**Goal of the exercise:** Scan the records for lines with the word "Philips", and copy every such line.

* * *

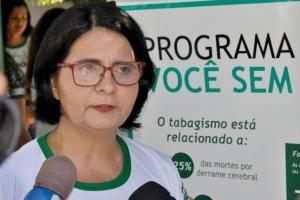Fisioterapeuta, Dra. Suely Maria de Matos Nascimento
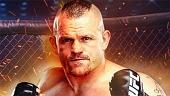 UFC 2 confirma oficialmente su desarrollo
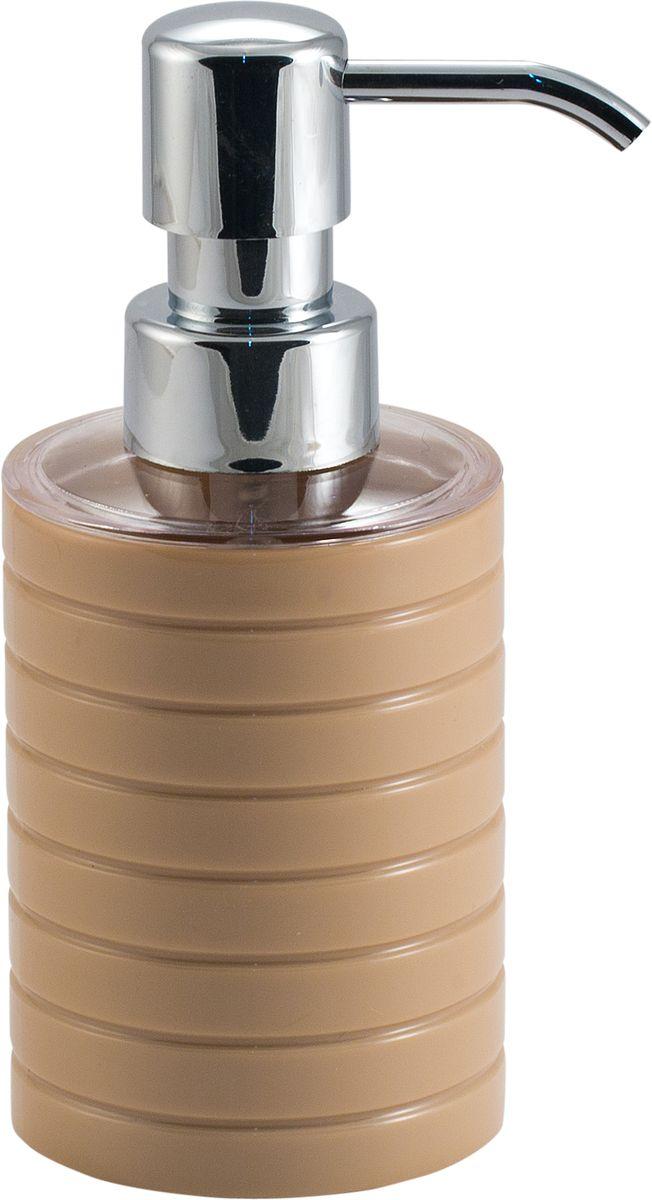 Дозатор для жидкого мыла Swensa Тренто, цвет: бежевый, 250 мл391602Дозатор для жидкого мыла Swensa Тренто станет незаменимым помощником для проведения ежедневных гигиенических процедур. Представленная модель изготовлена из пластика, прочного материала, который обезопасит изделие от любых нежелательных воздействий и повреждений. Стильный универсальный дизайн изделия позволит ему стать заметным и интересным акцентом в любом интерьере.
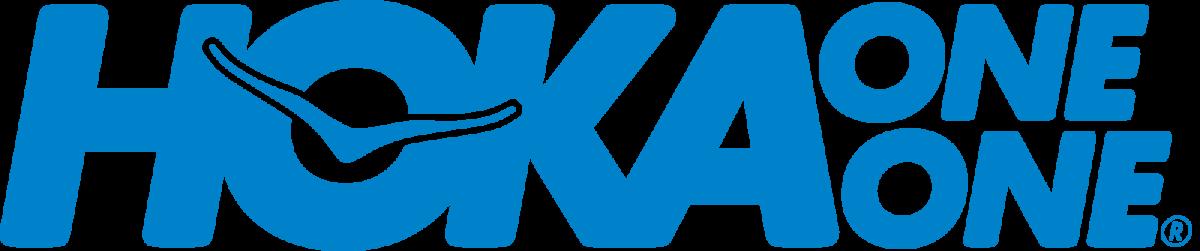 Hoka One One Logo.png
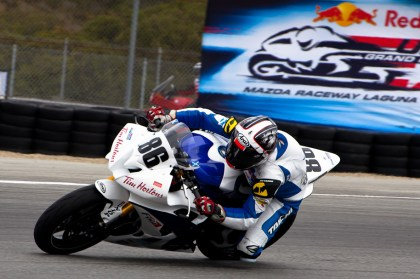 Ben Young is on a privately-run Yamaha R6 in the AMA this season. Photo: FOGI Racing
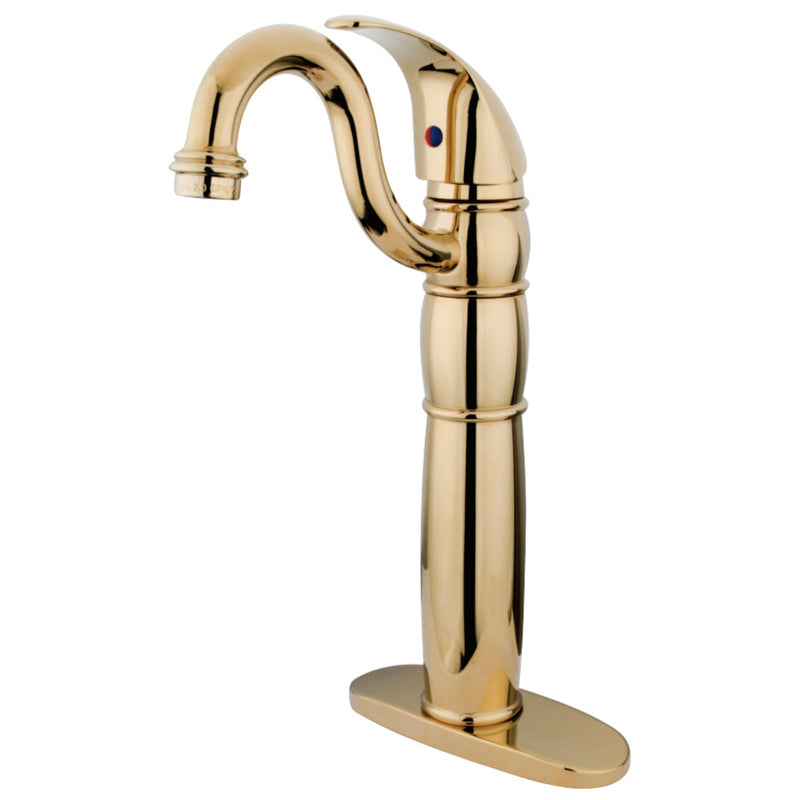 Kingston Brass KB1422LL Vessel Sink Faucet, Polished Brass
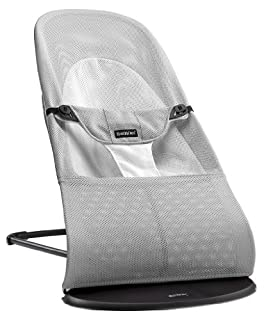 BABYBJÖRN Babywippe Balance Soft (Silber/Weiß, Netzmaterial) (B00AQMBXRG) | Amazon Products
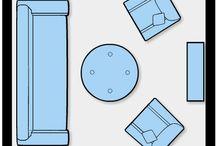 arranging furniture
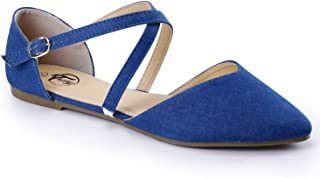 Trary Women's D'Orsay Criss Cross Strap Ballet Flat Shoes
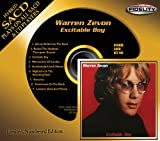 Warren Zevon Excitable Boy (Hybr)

* * *

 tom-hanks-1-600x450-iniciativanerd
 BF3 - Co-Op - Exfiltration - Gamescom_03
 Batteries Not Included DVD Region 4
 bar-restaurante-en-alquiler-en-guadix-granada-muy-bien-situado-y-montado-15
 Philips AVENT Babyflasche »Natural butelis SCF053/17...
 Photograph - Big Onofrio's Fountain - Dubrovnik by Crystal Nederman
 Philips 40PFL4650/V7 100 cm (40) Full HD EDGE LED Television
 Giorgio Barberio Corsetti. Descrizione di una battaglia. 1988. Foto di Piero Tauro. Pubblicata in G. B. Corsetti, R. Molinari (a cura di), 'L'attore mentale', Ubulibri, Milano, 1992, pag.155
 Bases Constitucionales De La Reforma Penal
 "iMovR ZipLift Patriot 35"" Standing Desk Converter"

* * *

**Written answer:**
 Philips AVENT Babyflasche »Natural butelis SCF053/17...
 Philips 40PFL4650/V7 100 cm (40) Full HD EDGE LED Television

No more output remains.